Daring to “dream in public” is what we were doing, a phrase attributed to Naomi Klein, author of “This Changes Everything.” For me these words are like a sword attacking the cynicism we find in the public forum all around us–in the media, in our public meetings and in our politics. If you are a parent, as I am, you know what this corrosive pounding is doing to the spirits of our young people.
I want to push against that trend not in a pollyannaish way, but by celebrating the real progress we as a society and world have made in how we view the concept of “waste.” The march toward Zero Waste is actually one of the few good news stories in the world, and it’s really just begun.
Today, there are thousands of citizens, governments and businesses working to bring Zero Waste to their communities, and now there are online resources to support these changemakers and inspire others to get on the road to Zero Waste. One of these is this website, the Eco-Cycle SOLUTIONS Hub, which provides the vision, plan, tools and network needed to make Zero Waste a reality for any community in a 10-year timeframe. The project is nonprofit and has been funded by the recycling social enterprise Eco-Cycle?and founding partner?WhiteWave Foods.

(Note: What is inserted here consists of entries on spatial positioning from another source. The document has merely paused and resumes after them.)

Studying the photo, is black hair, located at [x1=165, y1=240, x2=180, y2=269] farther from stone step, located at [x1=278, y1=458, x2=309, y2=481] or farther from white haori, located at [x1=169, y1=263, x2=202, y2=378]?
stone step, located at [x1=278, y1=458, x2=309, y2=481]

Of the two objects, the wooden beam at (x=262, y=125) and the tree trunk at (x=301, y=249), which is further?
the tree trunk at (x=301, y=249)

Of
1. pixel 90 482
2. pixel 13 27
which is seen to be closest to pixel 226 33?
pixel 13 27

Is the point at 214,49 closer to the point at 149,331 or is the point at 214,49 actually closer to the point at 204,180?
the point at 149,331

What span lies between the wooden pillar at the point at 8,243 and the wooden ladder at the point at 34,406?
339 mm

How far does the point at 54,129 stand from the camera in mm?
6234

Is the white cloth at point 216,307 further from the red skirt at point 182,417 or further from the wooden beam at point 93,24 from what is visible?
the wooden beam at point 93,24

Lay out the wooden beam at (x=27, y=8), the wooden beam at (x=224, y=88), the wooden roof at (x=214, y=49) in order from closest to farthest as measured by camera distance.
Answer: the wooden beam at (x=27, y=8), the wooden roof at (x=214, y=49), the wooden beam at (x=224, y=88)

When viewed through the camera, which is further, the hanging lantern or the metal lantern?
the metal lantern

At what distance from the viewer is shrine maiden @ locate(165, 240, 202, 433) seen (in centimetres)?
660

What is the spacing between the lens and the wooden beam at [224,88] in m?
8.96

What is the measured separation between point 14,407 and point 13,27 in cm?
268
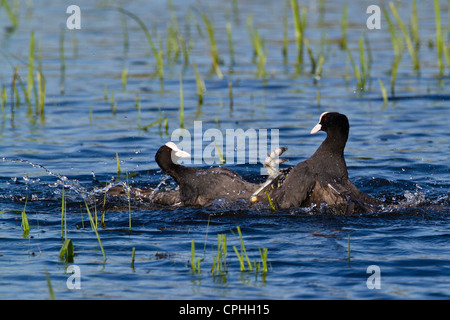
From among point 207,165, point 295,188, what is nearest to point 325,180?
point 295,188

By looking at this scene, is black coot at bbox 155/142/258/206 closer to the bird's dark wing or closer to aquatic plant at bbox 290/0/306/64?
the bird's dark wing

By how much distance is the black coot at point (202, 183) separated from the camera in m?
6.93

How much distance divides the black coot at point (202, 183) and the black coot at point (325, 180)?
0.88 feet

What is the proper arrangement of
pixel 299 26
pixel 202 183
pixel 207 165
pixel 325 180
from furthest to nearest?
pixel 299 26, pixel 207 165, pixel 202 183, pixel 325 180

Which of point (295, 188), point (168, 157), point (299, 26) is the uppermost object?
point (299, 26)

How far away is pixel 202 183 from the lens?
701 cm

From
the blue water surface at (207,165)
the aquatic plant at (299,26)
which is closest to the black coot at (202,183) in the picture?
the blue water surface at (207,165)

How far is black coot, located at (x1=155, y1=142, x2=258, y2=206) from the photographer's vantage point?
6.93 m

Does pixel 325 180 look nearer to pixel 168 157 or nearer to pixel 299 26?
pixel 168 157

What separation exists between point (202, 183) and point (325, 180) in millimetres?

And finally I want to invite those remaining skeptics who insist that “zero waste isn’t possible” to let it go and join the rest of us on the journey to see how close we can get! The original definition of Zero Waste that my pioneering cohort created in 2002 when we created the Zero Waste International Alliance in Wales was that a 90-percent landfill diversion rate was good enough to qualify as a Zero Waste success. Our reasoning was that such a number represented a real and substantial change away from business as usual, and once achieved then the last 10 percent would be much easier to design out of the system.
So I invite everyone reading this to get on board with the idea that Zero Waste is a journey, not a destination, and that the promotion of “Zero Waste…Or Darn Near” is what we need today to shake the recycling industry out of its current slumber and get back on track changing the world for the better.